NRCan 2025-26 Consolidated Future-Oriented Statement of Operations

Natural Resources Canada
Consolidated Future-Oriented Statement of Operations (Unaudited)
For the Year Ending March 31

  Forecast results
2025
Planned results
2026
(in thousands of dollars)
Expenses
Innovative and Sustainable Natural Resources 2,357,348 1,983,484
Globally Competitive Natural Resource Sectors 1,173,266 1,808,114
Natural Resource Science and Risk Mitigation 732,241 692,615
Internal Services 231,475 221,473
Total expenses 4,494,330 4,705,686
Revenues
Rights and privileges 778,352 1,323,011
Other, such as revenue pursuant to agreements 49,511 4,547
Revenue from services of a non-regulatory nature 10,993 10,761
Revenue from services of a regulatory nature 5,284 5,316
Proceeds from sales of goods and information products 1,047 1,025
Services to other government departments 134 132
Revenues earned on behalf of Government (820,128) (1,320,741)
Total net revenues 25,193 24,051
Net cost of operations before government funding and transfers 4,469,137 4,681,635

The accompanying notes form an integral part of the Consolidated Future-Oriented Statement of Operations.

Natural Resources Canada
Notes to the Consolidated Future-Oriented Statement of Operations (Unaudited)
For the Year Ending March 31

1. Methodology and significant assumptions

The Consolidated Future-Oriented Statement of Operations has been prepared based on government priorities and departmental plans as described in the Departmental Plan.

[EXTRACTED DATA]
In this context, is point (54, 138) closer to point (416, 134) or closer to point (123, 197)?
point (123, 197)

==

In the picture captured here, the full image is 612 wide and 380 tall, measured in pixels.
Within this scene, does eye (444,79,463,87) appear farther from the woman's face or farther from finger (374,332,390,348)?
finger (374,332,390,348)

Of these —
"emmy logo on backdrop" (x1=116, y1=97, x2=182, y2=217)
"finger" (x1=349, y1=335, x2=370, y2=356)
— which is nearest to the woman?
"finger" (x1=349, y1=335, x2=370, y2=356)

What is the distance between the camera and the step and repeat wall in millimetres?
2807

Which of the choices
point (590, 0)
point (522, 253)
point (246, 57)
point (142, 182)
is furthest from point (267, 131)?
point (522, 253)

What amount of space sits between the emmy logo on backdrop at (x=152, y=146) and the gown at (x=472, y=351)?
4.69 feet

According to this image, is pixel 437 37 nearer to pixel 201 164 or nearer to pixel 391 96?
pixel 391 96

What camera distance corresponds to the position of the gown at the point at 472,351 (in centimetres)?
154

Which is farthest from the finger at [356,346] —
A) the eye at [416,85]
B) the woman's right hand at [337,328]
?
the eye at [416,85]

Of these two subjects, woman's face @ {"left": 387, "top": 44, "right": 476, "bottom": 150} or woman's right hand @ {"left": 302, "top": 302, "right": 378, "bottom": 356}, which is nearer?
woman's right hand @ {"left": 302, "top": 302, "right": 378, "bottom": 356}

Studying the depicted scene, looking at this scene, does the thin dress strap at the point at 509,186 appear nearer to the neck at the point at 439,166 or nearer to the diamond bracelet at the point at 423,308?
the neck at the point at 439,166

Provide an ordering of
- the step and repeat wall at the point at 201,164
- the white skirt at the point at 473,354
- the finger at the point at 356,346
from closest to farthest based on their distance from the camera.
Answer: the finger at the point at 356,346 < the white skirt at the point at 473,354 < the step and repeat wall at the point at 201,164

[THE EXERCISE]
Print the passage of the Natural Resources Canada statement of operations between "NRCan 2025-26 Consolidated" and "thousands of dollars)", inclusive, copied word for word.

[SOLUTION TO THIS TASK]
NRCan 2025-26 Consolidated Future-Oriented Statement of Operations

Natural Resources Canada
Consolidated Future-Oriented Statement of Operations (Unaudited)
For the Year Ending March 31

  Forecast results
2025
Planned results
2026
(in thousands of dollars)